Zu meiner Überraschung musste ich feststellen, dass in Workshop viele Detailfragen zu Figuren diskutiert worden sind, aber die Grundlage zu allem, nämlich wie ich zu meinen Figuren komme, unbearbeitet geblieben ist.

Es gibt mehrere Methoden und davon wieder verschiedene Spielarten. Ich glaube die beiden Hauptmethoden sind Listen/Steckbriefe und Fragetechniken im weitesten Sinn, wozu auch die Interviewmethode gehört. Ich fange jetzt mal an mit meiner Methode, die, wie könnte es auch anders sein, die eines Bauchschreibers ist, der mit Listen und Steckbriefen nicht viel anfangen kann. Aber da er mit Plots auch nicht umgehen kann und deshalb dafür einen Umweg braucht, muss das nicht viel besagen.

Bevor ich mich um meine Figuren kümmere, die über eine erste Idee hinausgeht, brauche ich erst mein Setting oder meine Welt. Ich denke, das ist selbstverständlich, denn wenn ich eine mittelalterliche Welt habe, nutzen mir Informatikkenntnisse wenig. Und damit bin ich auch schon beim ersten Punkt.

1. Welchen soziokulturellen/familiären Hintergrund hat meine Figur.
Mit dieser Frage decke ich alles ab, was sie kann, weil sie es gelernt hat. Ihr Wertesystem, soweit es das ihre Zeit und sozialen Gruppe ist, was ihr die Eltern gezeigt und von ihr erwartet haben. Wo sie und unter welchen Bedingungen sie aufgewachsen ist. Kurzum: Meine Figur ist eine Figur einer ganz bestmmten Gruppe und ich lege fest, in wie weit sie gruppenspezifische Dinge (z.B. Normen) verinnerlicht hat und an welchen Stellen sie aus der Gruppe herausfällt. Auch ein Rebell protestiert nicht gegen alles und auch ein angepasster Schleimfisch ist nicht in allem einer Meinung mit den anderen. Da tut sich ein weites Feld auf.

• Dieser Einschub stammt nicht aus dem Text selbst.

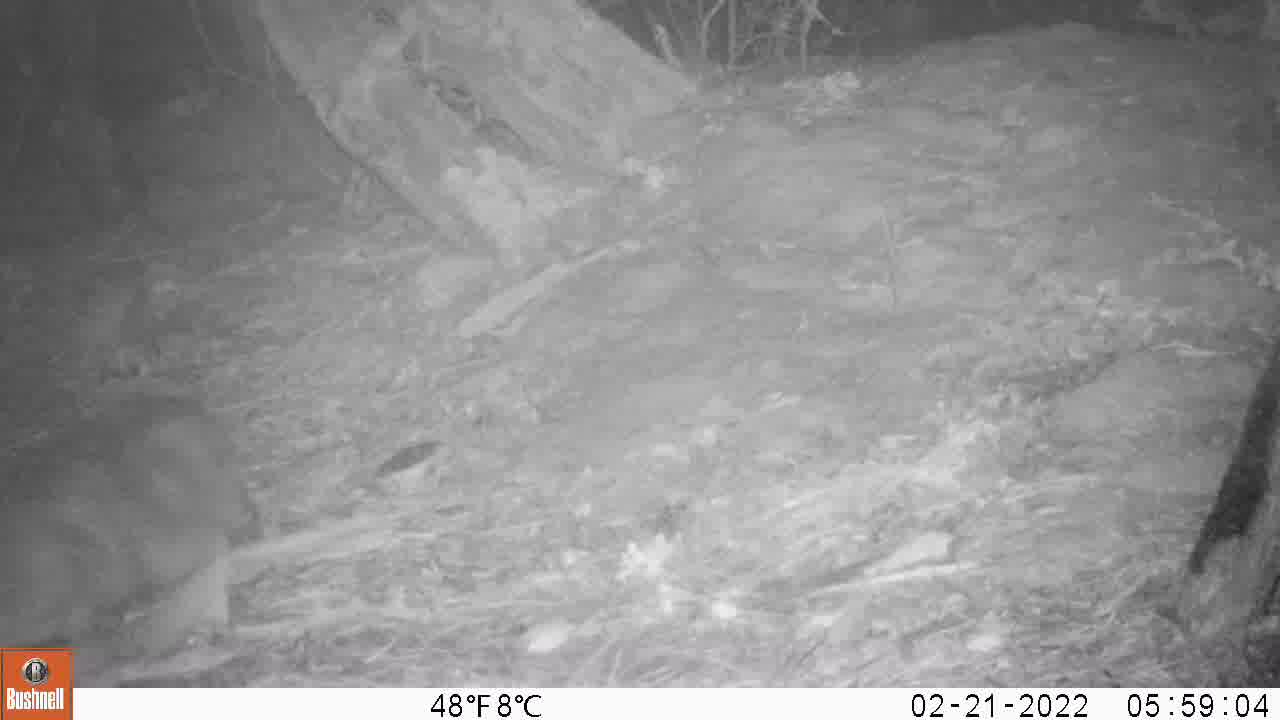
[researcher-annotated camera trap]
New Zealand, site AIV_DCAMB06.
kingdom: Animalia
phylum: Chordata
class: Mammalia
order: Carnivora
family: Felidae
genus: Felis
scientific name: Felis catus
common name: domestic cat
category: cat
Cat (domestic cat) (Felis catus).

2. Dann mache ich mir ein Bild davon, wie die Figur aussieht, gehe aber nicht ins Detail, weil ich hier später noch am meisten ändere. Aber ich möchte ein Bild vor Augen haben. Meine Figur muss für mich leben. Ich muss sie vor mir sehen, wenn sie lacht, zornig wird, um ihr Leben kämpft. Ohne ein solches Bilde brauche ich nicht weiter mit ihr zu arbeiten.

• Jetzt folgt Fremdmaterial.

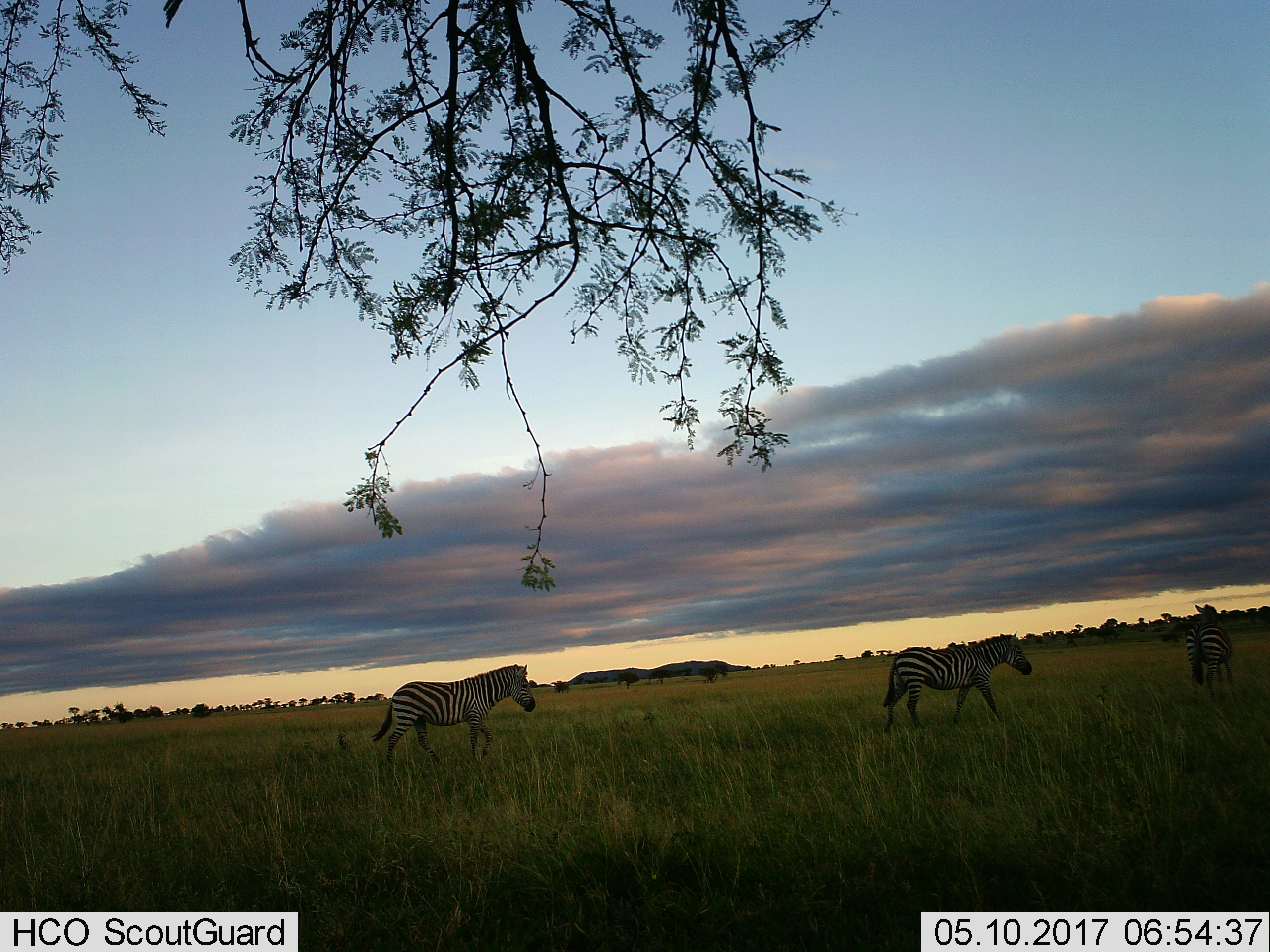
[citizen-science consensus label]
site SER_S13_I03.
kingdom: Animalia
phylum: Chordata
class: Mammalia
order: Perissodactyla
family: Equidae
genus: Equus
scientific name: Equus quagga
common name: plains zebra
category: zebraplains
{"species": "zebraplains (plains zebra) (Equus quagga)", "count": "3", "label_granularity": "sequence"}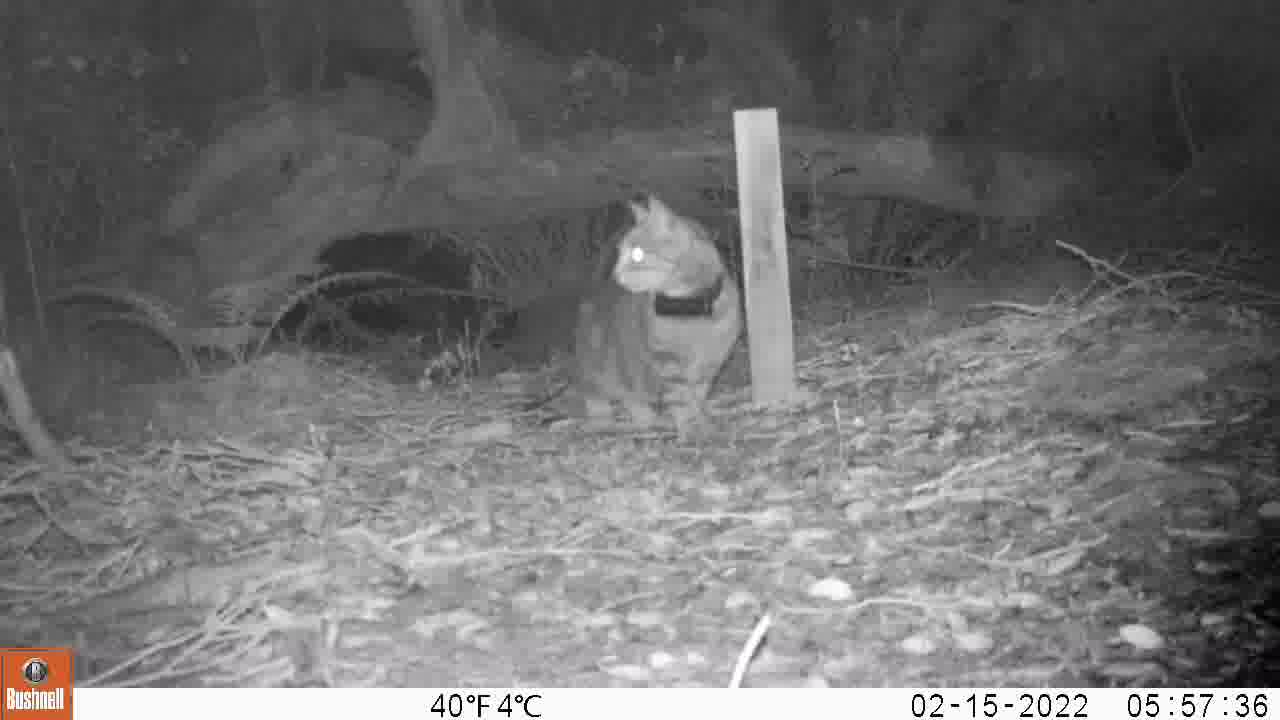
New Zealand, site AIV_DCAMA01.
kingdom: Animalia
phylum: Chordata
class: Mammalia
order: Carnivora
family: Felidae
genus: Felis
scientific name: Felis catus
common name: domestic cat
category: cat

3. Was will meine Figur? Was will sie nicht. Was ist für sie wichtig? Welches Ziel hat sie? Was will sie für sich erreichen? Und was ist sie bereit zu tun, um ihr Ziel zu erreichen.
Ein äußerst schwieriger Punkt, weil er über die späteren Konflikte entscheidet, denn andere Leute haben auch Ziele. Und da knallt es später im Roman.

Ich habe noch mehr Punkte, aber an diesen dreien arbeite ich so lange, bis ich meine Figuren verstanden habe. Nichts ist so schlimm wie eine Figur, die für mich noch blass ist und mich selbst nicht packt. Langweilig ist die schlimmste Bezeichnung für eine meiner Figuren. Detailfragen können später kommen. Aber zunächst müssen sie leben.


Noch eine Anmerkung, warum ich nicht mit Listen arbeiten kann. Listen produzieren eine gewaltige Menge von Merkmalen, und der Autor steht vor der Schwierigkeit entscheiden zu müssen, welche dieser Merkmale er wirklich braucht in seiner Geschichte, denn zunächst sind sie alle gleich wichtig. Ich habe aber, wenn ich beginne zu schreiben, noch gar keine Geschichte. Also müsste ich mich mit diesem ganzen Material herumquälen.
Deshalb wähle ich den umgekehrten Weg. Ich beginne mit den ganz wichtigen Basics und erweitere dann während des Schreibens meinen Merkmalskatalog Schritt für Schritt. Ich arbeite also in Trippelschritten. Daher mein Nick.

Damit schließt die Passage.